Instruction A: Rewrite everything in the EV adoption interview from "Now there's a" down to "like it to.", changing "politicians" to "lawmakers".

Your latest round of forecasts at bloomergen EF brought forward several dates for EV adoption, and yet you're still forecasting a gap between business as usual and the net zero pathway. Are you optimistic that EV adoption will happen at the rate we need for net zero targets?

Speaker 2

When people ask me what I think happens, I think we land somewhere between our what we call our economic transition scenario and the net zero scenario. So what we have seen is that policy ratchets up and that's sort of pushing us closer to the net zero scenario, which is great. So I think we'll land somewhere between the two. I'm not confident yet that we are on the net zero scenario, but I'm I'm happy to keep revisiting it. Every year, and I really hope we see more and

more of these different segments. Like we said, three wheelers already on track, two wheelers nearly there. If I look back in five years and we've moved more and more of them into the column where they're on track or nearly on track, I'll be very happy. Man.

Speaker 1

Now there's a political push happening around net zero, which is kind of expected. You'll see it in more countries because it is a big change to society, and politicians are opportunistic, so they'll use whatever they can to try and win votes. One place where it's becoming contentious is around banning the sales of fossil fuel cars. From your perspective, to reach net zero, our ban's necessary if market forces are winning and if electrification is happening at a pace that you would like it to.

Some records
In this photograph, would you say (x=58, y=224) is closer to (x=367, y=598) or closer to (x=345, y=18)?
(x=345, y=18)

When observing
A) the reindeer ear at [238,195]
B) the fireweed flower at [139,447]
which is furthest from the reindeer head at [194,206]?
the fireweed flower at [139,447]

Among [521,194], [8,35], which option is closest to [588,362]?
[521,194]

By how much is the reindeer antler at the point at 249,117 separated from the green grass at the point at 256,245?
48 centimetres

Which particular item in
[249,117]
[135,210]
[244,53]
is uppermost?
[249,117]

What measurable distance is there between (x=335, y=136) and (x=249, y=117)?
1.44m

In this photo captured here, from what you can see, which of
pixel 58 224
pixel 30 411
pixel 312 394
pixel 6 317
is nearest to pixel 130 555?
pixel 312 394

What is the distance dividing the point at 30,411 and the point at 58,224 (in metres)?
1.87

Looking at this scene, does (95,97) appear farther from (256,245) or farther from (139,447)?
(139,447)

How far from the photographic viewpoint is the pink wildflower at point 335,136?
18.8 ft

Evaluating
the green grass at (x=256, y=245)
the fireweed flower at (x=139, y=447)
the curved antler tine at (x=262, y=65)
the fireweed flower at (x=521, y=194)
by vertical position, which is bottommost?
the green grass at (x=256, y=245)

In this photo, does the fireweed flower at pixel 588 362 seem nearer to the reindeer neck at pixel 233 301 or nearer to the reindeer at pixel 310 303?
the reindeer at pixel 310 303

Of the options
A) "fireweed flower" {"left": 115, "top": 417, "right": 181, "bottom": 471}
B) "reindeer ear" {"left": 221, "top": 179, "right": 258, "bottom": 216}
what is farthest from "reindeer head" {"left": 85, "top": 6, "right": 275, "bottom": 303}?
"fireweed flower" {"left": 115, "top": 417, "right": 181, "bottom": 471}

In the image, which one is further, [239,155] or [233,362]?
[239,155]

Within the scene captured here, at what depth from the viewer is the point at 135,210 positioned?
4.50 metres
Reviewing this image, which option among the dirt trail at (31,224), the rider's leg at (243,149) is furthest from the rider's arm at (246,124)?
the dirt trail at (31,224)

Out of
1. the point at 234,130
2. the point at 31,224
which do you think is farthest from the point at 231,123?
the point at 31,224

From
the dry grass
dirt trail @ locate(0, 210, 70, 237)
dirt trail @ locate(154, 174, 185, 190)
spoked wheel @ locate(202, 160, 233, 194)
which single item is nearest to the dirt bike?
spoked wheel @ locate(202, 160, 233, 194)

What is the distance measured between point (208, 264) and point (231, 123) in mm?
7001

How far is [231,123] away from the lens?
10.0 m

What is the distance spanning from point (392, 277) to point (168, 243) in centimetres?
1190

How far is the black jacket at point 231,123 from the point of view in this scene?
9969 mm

==

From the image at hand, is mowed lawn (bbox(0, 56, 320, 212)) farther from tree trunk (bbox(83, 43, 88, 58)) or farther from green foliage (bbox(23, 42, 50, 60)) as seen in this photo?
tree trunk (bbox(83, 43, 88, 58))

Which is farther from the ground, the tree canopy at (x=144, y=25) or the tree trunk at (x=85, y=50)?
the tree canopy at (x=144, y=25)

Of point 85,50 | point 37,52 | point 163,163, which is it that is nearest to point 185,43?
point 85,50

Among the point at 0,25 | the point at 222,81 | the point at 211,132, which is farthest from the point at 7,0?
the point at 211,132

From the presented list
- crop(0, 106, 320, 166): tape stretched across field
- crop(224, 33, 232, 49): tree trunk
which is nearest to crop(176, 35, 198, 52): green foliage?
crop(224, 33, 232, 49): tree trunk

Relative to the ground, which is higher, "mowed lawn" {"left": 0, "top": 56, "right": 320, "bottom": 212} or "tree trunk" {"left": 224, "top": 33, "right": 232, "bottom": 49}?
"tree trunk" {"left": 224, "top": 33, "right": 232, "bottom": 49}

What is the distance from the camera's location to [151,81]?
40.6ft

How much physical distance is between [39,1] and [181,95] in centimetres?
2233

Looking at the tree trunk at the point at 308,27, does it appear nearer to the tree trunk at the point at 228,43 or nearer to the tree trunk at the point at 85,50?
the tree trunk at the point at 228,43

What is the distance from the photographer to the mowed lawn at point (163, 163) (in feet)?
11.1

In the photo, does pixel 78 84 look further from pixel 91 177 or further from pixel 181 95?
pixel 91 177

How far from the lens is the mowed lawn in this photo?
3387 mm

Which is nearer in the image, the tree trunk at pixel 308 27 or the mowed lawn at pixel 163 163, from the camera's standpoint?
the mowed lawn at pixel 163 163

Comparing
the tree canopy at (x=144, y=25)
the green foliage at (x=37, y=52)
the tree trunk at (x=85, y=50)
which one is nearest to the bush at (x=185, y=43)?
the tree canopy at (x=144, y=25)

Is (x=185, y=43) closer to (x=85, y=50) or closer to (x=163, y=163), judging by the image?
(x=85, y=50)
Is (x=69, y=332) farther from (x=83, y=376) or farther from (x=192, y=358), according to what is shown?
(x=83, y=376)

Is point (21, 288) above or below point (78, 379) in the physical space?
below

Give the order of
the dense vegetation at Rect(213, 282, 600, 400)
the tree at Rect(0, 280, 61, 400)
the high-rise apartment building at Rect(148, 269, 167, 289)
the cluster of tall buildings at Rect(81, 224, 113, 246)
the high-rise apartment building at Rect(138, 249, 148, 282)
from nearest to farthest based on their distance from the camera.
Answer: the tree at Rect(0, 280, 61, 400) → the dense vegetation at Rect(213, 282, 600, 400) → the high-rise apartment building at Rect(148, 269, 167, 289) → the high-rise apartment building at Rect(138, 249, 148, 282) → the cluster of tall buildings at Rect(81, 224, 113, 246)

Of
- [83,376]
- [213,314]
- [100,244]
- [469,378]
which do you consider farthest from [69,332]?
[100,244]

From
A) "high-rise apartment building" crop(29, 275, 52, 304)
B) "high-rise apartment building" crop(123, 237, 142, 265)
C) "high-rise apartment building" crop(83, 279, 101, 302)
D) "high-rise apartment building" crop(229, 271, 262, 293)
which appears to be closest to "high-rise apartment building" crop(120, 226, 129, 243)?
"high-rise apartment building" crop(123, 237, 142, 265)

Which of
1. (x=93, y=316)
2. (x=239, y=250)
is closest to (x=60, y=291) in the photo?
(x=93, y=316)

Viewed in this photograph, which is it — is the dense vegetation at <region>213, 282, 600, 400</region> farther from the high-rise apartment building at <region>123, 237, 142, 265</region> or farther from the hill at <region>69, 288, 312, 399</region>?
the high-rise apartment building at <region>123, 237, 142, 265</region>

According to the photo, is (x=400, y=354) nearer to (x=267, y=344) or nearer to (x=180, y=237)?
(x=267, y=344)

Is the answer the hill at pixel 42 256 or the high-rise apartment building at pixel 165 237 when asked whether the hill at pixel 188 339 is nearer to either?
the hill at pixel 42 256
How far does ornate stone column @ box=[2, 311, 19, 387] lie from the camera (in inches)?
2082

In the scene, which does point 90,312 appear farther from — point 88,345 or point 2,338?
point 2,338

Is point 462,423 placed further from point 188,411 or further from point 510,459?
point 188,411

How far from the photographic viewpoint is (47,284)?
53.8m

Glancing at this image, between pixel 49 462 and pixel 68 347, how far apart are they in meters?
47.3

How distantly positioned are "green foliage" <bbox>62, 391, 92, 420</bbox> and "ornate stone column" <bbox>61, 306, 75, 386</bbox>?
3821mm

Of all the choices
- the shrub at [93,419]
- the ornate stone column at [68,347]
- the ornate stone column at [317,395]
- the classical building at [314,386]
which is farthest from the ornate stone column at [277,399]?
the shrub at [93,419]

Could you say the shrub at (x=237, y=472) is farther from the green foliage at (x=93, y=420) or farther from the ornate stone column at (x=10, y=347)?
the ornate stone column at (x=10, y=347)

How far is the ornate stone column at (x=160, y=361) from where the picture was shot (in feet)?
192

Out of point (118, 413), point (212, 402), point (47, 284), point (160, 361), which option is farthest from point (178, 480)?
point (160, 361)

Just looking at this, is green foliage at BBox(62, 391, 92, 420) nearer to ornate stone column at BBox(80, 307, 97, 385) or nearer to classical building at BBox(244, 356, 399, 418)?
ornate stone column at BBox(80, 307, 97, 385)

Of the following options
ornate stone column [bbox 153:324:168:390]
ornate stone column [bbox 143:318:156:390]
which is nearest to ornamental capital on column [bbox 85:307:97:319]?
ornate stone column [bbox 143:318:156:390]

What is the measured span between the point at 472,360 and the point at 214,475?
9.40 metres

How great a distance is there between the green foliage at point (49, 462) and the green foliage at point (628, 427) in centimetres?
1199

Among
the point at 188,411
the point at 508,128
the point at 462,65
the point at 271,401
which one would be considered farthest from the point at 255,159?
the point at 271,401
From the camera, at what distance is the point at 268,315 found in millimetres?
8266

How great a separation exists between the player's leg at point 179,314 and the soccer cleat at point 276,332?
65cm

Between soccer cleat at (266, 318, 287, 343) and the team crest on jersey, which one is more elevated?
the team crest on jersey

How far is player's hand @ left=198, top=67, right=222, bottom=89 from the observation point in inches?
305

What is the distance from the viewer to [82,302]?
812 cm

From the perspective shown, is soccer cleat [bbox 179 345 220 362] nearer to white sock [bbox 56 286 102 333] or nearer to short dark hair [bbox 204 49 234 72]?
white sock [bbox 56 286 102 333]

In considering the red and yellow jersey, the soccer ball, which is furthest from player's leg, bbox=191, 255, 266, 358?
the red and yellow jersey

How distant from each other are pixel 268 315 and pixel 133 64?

--

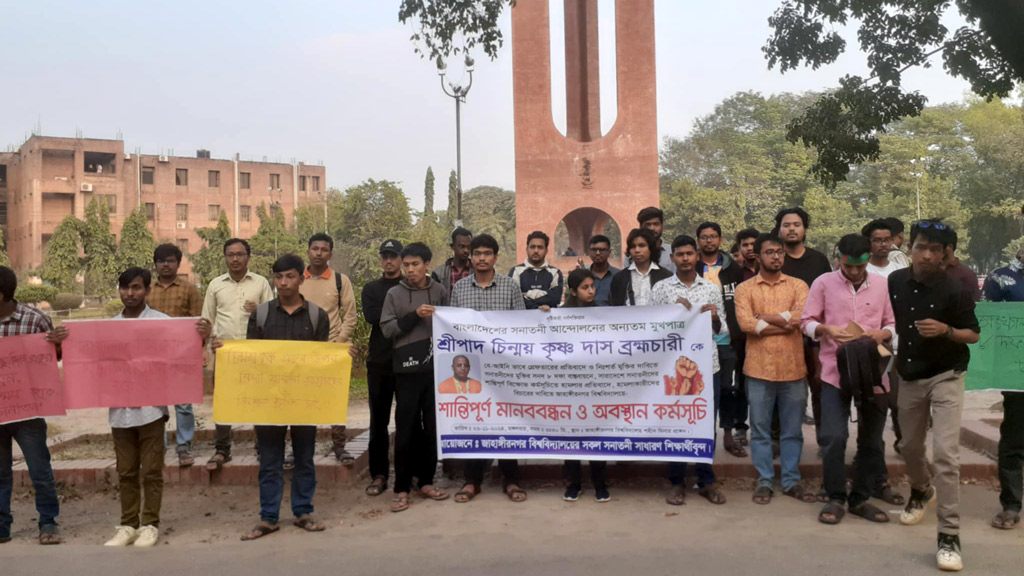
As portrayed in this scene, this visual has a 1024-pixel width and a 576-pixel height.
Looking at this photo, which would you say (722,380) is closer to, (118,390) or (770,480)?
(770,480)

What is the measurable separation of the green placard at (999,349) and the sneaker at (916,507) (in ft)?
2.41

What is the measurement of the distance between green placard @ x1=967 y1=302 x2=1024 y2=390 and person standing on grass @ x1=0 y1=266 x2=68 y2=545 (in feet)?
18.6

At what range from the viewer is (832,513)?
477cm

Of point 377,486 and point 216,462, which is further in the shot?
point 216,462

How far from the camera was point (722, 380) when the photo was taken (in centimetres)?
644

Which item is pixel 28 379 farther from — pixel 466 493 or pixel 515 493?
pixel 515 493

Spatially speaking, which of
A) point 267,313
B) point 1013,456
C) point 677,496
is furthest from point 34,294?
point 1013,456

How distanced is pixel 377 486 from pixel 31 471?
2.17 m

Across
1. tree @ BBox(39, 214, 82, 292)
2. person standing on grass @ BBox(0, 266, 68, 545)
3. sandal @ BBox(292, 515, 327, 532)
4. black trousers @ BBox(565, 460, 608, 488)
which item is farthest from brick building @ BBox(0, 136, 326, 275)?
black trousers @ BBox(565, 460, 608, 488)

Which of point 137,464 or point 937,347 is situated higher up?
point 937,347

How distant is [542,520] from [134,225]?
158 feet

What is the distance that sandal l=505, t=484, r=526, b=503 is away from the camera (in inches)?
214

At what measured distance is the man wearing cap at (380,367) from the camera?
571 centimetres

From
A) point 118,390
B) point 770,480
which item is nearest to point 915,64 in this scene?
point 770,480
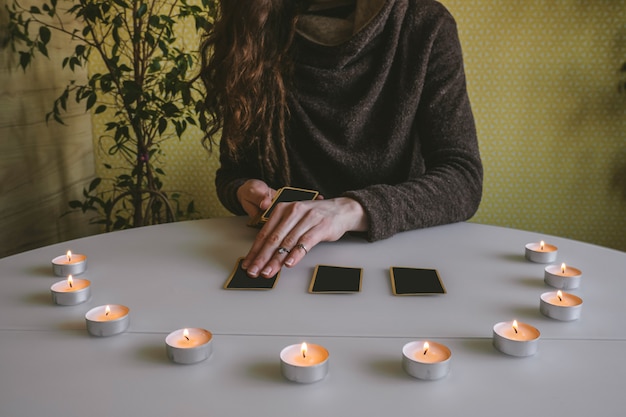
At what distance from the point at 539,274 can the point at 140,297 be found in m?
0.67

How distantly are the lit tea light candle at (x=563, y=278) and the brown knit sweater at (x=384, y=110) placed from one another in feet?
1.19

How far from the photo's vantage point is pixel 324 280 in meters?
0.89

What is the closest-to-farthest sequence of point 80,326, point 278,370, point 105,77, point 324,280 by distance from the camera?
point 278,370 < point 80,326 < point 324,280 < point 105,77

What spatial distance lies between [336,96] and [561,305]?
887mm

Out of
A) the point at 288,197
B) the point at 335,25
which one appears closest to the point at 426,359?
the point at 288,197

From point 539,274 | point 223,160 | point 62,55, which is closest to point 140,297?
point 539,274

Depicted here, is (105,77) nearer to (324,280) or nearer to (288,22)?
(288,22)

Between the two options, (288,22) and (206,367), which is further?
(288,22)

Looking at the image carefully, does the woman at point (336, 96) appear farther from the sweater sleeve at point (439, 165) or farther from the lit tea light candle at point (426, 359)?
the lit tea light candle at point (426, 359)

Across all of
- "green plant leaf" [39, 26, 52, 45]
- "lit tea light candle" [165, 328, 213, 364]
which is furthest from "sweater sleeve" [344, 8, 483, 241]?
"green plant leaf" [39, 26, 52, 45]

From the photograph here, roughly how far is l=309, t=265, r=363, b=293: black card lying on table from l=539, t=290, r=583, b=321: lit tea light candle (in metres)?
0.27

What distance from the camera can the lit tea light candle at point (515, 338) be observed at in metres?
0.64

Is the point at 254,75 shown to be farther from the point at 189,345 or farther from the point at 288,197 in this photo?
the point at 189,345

Instruction B: Identify each line in the entries that contains the string "inches", matching case exactly, and copy those lines.

Complete response A:
Now there's a political push happening around net zero, which is kind of expected. You'll see it in more countries because it is a big change to society, and lawmakers are opportunistic, so they'll use whatever they can to try and win votes. One place where it's becoming contentious is around banning the sales of fossil fuel cars. From your perspective, to reach net zero, our ban's necessary if market forces are winning and if electrification is happening at a pace that you would like it to.

Complete response B:
How far does ornate stone column @ box=[2, 311, 19, 387] lie from the camera (in inches)?
How far is player's hand @ left=198, top=67, right=222, bottom=89 from the observation point in inches?
What is the distance that sandal l=505, t=484, r=526, b=503 is away from the camera (in inches)?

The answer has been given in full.